If I remember correctly, I had to manually fix some of the broken CUDA symlinks in the /opt/nvidia/hpc_sdk/Linux_<platform>/<version>/cuda directory. This is true if you didn’t install the multi-CUDA version. Can somebody from NVIDIA verify this?
The compiler will default to use the CUDA version of the installed CUDA driver. The cuda sub-option is only needed if you want to use a different CUDA version then the default.
What CUDA driver do you have installed and what “cuda” option are you using when it compiles successfully?
The error is a code generation issue so wouldn’t expect it to matter which CUDA version you’re using, but possibly. Though as you know, we run POT3D in our daily performance testing and we’ve not seen any issues nor we don’t use -gpu=cudaX.Y. Is this a different version then what we have?
My system has the CUDA driver 11.2 installed (the most recent one that the “cuda” package in Ubuntu 20.04 installs).
I had thought the compiler would default to the most recent CUDA included in the NV compiler package, but it does make sense to try to sync it with the driver version.

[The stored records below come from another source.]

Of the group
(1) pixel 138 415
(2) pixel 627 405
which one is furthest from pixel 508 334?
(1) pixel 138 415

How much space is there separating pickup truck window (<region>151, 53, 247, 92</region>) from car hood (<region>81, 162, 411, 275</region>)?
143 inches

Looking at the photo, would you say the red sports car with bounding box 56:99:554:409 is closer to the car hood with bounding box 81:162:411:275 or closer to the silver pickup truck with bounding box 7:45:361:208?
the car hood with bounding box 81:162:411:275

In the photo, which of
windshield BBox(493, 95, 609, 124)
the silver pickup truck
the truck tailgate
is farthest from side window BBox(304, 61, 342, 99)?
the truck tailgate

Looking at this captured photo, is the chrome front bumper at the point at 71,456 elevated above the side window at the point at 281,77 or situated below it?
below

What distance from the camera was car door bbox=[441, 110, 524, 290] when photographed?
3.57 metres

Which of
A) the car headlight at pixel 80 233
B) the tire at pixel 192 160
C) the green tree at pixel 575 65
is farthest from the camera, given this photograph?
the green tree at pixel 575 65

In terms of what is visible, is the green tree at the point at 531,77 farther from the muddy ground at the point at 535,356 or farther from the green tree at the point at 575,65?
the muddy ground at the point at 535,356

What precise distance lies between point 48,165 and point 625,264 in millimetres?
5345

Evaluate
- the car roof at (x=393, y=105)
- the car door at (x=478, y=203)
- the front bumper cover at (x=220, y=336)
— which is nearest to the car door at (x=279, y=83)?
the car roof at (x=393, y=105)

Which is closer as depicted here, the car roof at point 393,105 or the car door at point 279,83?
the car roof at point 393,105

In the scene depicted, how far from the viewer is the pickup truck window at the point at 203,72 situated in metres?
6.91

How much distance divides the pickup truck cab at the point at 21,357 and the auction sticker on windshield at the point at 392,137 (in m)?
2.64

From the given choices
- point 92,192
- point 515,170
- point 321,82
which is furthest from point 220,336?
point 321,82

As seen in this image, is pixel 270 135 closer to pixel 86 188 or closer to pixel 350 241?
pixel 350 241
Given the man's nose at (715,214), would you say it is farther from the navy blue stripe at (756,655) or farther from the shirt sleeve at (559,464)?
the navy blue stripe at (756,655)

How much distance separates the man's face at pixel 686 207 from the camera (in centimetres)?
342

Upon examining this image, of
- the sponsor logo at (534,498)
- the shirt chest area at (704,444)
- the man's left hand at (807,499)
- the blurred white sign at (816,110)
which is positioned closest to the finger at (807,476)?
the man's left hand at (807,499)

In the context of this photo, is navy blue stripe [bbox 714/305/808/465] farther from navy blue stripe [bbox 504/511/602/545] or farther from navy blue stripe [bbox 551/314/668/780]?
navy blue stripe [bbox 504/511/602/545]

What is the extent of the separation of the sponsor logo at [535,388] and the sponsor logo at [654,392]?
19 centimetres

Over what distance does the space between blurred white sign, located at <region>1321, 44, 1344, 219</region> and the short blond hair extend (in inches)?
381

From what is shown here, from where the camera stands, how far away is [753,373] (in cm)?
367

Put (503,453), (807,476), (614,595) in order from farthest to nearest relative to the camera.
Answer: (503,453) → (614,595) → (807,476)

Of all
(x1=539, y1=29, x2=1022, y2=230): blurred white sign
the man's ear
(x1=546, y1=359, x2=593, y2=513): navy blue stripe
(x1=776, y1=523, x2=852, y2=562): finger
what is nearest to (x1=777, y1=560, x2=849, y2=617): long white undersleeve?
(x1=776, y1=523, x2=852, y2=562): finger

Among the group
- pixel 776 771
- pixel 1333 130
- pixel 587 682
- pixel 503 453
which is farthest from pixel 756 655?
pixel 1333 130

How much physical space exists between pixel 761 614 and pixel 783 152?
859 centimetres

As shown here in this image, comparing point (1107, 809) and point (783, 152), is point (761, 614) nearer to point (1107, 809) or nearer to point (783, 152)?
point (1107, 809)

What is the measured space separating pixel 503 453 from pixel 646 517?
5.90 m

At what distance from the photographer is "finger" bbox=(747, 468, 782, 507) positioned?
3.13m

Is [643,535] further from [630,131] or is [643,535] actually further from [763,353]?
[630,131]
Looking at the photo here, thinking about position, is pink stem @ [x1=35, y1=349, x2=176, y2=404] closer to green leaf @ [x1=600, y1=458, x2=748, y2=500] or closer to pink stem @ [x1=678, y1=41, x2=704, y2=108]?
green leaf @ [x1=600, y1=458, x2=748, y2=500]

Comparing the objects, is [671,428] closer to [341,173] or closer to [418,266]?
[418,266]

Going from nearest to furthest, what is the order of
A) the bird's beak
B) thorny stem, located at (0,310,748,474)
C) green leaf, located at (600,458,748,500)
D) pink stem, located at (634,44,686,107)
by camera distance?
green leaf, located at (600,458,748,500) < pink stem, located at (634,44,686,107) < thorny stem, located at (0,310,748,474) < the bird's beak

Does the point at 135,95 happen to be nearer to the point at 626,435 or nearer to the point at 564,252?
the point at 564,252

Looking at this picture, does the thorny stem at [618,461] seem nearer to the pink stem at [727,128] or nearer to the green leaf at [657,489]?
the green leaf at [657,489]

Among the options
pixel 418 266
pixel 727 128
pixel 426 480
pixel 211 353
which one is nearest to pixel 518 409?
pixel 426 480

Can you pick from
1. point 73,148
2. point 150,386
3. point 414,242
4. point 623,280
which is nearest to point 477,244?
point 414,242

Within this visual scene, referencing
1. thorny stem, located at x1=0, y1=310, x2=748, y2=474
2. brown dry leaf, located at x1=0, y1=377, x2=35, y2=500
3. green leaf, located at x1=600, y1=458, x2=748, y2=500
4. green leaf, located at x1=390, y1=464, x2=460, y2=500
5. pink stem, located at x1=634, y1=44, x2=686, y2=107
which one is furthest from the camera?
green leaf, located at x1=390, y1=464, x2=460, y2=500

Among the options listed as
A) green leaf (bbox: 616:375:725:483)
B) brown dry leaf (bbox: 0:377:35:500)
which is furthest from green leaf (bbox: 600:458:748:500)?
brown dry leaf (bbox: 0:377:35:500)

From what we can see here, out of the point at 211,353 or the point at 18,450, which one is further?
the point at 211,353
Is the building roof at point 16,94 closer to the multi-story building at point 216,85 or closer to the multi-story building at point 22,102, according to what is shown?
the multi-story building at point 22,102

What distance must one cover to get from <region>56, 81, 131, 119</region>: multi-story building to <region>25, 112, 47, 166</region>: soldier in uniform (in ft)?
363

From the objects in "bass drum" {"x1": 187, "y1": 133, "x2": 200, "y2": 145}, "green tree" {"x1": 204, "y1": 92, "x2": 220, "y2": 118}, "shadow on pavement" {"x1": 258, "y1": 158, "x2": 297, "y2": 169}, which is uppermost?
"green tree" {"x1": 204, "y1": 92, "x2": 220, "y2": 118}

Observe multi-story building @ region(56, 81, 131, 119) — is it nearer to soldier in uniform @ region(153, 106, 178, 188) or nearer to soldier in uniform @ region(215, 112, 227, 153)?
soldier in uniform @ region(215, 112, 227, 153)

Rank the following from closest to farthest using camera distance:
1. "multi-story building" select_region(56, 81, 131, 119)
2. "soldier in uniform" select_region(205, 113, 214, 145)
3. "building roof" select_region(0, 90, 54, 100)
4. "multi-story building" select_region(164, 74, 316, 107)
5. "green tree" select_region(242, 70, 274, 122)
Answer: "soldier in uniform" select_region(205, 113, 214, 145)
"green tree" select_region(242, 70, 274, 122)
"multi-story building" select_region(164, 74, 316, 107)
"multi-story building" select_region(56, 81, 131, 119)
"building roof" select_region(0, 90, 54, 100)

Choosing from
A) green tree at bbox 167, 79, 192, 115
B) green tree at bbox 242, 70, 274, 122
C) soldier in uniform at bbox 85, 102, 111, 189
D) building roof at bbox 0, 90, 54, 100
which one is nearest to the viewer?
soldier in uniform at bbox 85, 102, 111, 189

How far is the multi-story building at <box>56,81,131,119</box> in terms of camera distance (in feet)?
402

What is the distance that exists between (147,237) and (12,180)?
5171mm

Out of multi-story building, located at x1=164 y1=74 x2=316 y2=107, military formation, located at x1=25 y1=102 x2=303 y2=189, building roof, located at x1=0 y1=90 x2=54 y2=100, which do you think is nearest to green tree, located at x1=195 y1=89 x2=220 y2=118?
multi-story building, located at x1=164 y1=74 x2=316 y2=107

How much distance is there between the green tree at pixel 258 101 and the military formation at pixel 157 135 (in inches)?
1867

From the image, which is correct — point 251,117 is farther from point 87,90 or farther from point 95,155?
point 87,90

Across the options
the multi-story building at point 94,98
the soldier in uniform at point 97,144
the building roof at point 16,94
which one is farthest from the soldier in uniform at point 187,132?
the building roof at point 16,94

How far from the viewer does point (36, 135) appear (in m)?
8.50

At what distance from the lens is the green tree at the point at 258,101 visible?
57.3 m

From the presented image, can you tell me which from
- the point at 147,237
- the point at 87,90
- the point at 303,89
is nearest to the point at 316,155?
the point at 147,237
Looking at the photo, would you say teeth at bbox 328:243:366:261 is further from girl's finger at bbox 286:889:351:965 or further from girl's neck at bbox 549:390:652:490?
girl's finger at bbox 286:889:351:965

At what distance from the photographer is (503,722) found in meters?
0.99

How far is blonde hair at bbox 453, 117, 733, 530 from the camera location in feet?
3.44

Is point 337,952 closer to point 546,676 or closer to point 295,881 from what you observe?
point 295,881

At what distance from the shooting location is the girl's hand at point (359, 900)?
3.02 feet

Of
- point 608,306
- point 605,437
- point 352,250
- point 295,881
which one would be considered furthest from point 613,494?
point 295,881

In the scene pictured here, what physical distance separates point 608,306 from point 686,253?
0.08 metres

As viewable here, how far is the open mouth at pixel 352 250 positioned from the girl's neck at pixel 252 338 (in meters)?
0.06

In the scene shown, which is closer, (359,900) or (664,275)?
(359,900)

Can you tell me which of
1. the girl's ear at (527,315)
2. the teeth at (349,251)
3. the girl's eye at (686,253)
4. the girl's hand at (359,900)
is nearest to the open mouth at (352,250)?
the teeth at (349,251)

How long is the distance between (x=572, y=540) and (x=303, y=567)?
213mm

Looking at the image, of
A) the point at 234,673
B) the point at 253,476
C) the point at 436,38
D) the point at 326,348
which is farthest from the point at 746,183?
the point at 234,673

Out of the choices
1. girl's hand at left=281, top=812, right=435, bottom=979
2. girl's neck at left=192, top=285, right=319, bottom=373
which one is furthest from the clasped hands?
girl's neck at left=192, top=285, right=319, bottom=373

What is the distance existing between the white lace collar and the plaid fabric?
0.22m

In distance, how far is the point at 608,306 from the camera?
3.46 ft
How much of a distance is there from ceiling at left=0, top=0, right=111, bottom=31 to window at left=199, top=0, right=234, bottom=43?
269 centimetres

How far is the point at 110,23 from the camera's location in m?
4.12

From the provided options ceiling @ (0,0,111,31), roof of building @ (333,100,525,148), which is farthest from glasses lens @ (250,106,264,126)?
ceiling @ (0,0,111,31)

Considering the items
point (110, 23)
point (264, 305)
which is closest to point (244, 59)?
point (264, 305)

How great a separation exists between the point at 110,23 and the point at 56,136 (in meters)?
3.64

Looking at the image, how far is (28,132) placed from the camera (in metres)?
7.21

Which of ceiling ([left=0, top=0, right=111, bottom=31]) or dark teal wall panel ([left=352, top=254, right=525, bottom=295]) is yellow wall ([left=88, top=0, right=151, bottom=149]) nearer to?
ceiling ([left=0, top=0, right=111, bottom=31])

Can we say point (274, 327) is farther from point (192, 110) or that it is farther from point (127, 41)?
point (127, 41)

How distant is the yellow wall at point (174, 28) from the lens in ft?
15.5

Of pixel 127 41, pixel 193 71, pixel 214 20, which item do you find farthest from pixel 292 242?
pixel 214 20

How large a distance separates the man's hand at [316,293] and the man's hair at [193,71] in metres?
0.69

However, since the CUDA libraries NV is packaged with often (or always) are “behind” the most recent CUDA driver release, maybe there could be a catch for this issue so that if the driver version is not included in the NV compiler, it just uses the most recent one it has?
I’ve tried my best to replicate this on a system with a 11.2 CUDA driver using a fresh install of 20.11, but no luck. POT3D successfully compiles for me. So unfortunately, I’m not sure what’s wrong. Is this the same version of POT3D that I have?
It is basically the same version (just in our old fixed format).
I am compiling on a laptop with a GTX 1060 with Optimus after loading the gpu (although I am not sure why this would make a difference).
When I compile with the CUDA version specified,everything works fine, so it’s not a big deal.
If I find another system where this happens, I will let you know.